File: usage.rst

package info (click to toggle)
lxml-html-clean 0.4.3-1
links: PTS
area: main
in suites: forky, sid
size: 228 kB
sloc: python: 865; makefile: 12
file content (180 lines) | stat: -rw-r--r-- 5,986 bytes
Cleaning up HTML
================

The module ``lxml_html_clean`` provides a ``Cleaner`` class for cleaning up
HTML pages.  It supports removing embedded or script content, special tags,
CSS style annotations and much more.

Note: the HTML Cleaner in ``lxml_html_clean`` is **not** considered
appropriate **for security sensitive environments**.
See e.g. `bleach <https://pypi.org/project/bleach/>`_ for an alternative.

SET PROBLEM 1 - Can you duplicate the part of the usage page that begins at the words "package info (click" and stops after "and much more."?
The usage page and the records are unrelated to each other.

EXCERPTED RECORDS -
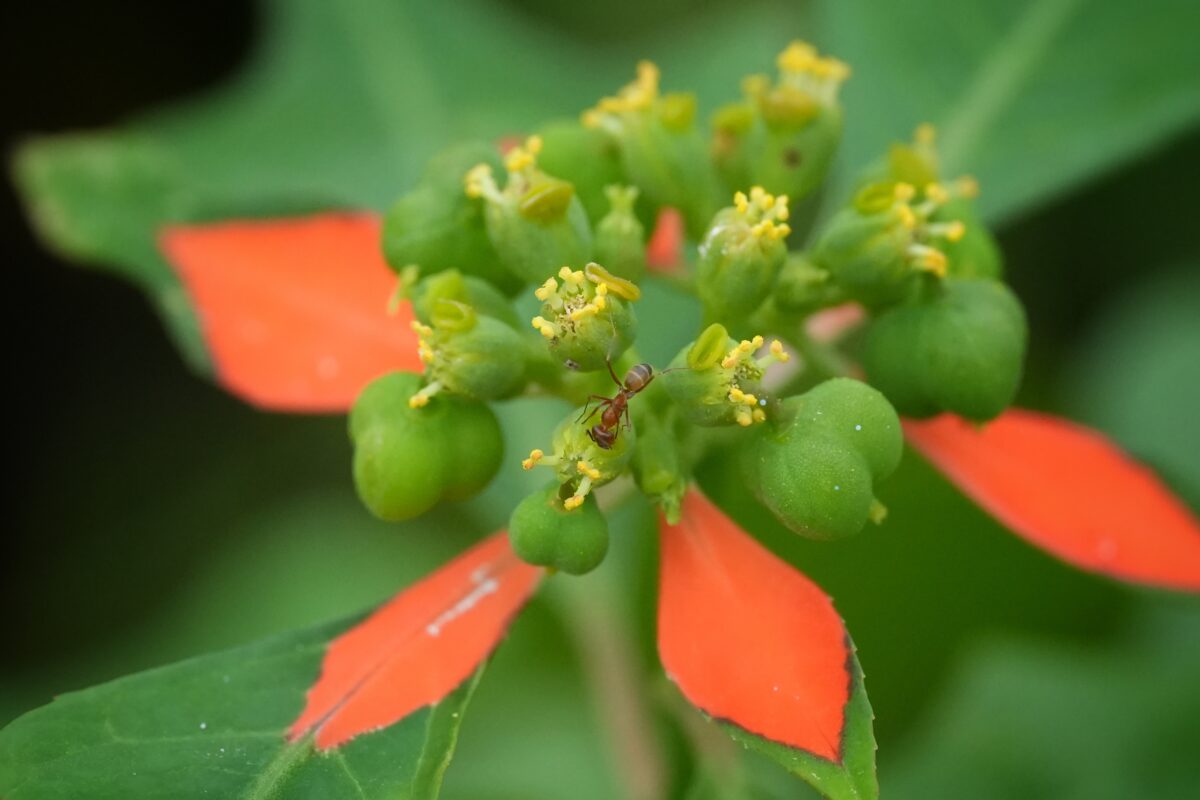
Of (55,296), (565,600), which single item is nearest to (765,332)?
(565,600)

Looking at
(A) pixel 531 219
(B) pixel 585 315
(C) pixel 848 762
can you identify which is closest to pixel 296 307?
(A) pixel 531 219

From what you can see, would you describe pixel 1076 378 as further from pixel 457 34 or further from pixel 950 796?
pixel 457 34

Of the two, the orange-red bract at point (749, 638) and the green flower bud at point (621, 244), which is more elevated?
the green flower bud at point (621, 244)

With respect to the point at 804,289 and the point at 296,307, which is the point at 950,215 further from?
the point at 296,307

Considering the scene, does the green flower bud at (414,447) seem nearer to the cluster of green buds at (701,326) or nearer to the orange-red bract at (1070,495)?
the cluster of green buds at (701,326)

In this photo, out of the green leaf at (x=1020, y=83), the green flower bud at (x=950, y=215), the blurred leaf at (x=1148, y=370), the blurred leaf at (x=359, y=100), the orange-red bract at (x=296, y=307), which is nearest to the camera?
the green flower bud at (x=950, y=215)

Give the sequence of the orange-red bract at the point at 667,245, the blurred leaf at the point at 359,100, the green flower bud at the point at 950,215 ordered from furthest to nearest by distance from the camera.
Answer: the blurred leaf at the point at 359,100, the orange-red bract at the point at 667,245, the green flower bud at the point at 950,215

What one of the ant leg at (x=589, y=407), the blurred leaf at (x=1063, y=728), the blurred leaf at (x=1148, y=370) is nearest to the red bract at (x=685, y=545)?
the ant leg at (x=589, y=407)
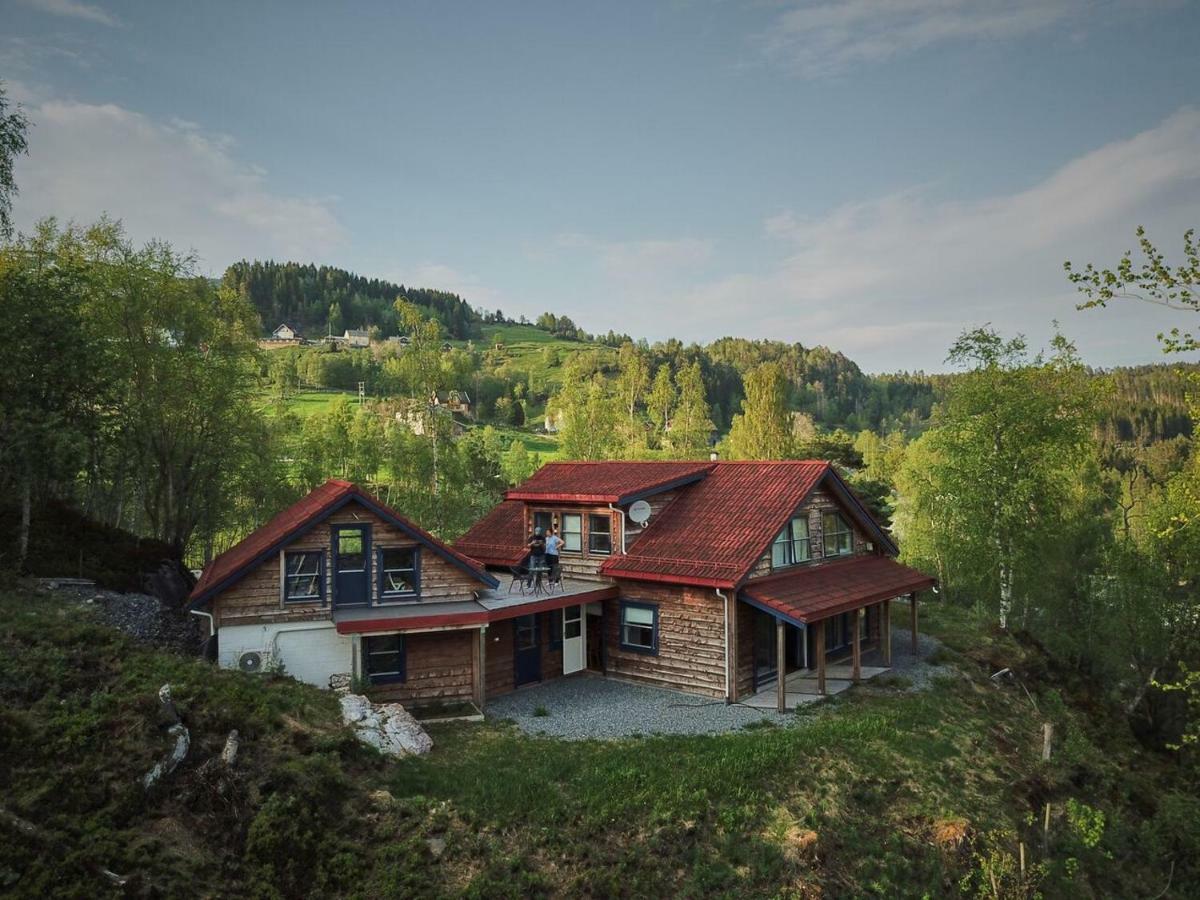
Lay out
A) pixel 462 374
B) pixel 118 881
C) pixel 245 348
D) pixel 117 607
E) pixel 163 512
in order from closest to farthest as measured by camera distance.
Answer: pixel 118 881 < pixel 117 607 < pixel 245 348 < pixel 163 512 < pixel 462 374

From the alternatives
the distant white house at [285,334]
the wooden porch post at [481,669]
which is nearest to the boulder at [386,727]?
the wooden porch post at [481,669]

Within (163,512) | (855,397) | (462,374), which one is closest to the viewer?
(163,512)

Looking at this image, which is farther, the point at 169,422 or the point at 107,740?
the point at 169,422

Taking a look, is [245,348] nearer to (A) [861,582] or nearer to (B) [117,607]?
(B) [117,607]

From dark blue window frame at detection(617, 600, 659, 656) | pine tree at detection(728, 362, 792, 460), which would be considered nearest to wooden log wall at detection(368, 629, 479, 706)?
dark blue window frame at detection(617, 600, 659, 656)

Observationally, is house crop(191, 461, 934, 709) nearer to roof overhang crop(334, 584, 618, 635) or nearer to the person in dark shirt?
roof overhang crop(334, 584, 618, 635)

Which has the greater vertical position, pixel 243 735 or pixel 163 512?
pixel 163 512

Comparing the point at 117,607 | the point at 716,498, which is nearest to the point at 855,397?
the point at 716,498

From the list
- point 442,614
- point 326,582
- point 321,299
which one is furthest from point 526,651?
point 321,299
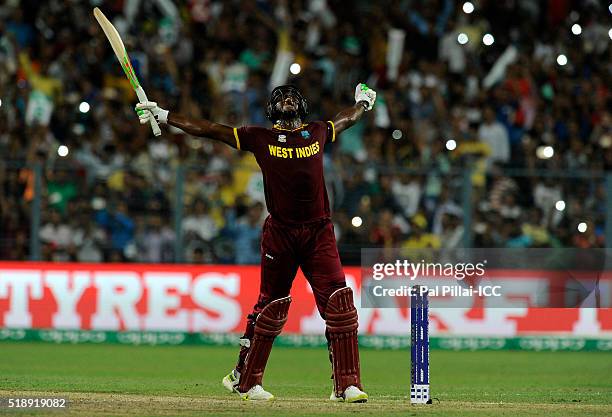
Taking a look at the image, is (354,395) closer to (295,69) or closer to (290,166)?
(290,166)

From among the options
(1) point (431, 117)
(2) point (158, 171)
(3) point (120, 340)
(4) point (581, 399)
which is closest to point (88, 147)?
(2) point (158, 171)

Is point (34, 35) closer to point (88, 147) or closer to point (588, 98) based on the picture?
point (88, 147)

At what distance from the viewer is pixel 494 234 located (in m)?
18.6

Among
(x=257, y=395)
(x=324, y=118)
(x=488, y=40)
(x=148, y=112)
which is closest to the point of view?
(x=148, y=112)

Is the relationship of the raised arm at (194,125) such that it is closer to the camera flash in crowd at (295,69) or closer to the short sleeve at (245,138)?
the short sleeve at (245,138)

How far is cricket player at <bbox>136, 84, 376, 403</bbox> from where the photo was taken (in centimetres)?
1099

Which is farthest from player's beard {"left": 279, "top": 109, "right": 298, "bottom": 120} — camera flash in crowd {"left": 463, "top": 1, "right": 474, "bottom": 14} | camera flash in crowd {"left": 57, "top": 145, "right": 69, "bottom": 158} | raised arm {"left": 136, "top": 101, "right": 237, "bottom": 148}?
camera flash in crowd {"left": 463, "top": 1, "right": 474, "bottom": 14}

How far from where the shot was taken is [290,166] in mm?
10969

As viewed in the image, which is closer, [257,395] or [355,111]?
[257,395]

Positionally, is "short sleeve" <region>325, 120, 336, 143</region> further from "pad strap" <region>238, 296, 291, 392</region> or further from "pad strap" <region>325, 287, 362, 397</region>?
"pad strap" <region>238, 296, 291, 392</region>

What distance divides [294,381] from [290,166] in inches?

SET PROBLEM 2 - Which lines of the records contain the string "detection"? Extract each of them.

FULL OUTPUT 1 -
package info (click to toggle)
lxml-html-clean 0.4.3-1
links: PTS
area: main
in suites: forky, sid
size: 228 kB
sloc: python: 865; makefile: 12
file content (180 lines) | stat: -rw-r--r-- 5,986 bytes
Cleaning up HTML
================

The module ``lxml_html_clean`` provides a ``Cleaner`` class for cleaning up
HTML pages.  It supports removing embedded or script content, special tags,
CSS style annotations and much more.

FULL OUTPUT 2 -
From dark blue window frame at detection(617, 600, 659, 656) | pine tree at detection(728, 362, 792, 460), which would be considered nearest to wooden log wall at detection(368, 629, 479, 706)?
dark blue window frame at detection(617, 600, 659, 656)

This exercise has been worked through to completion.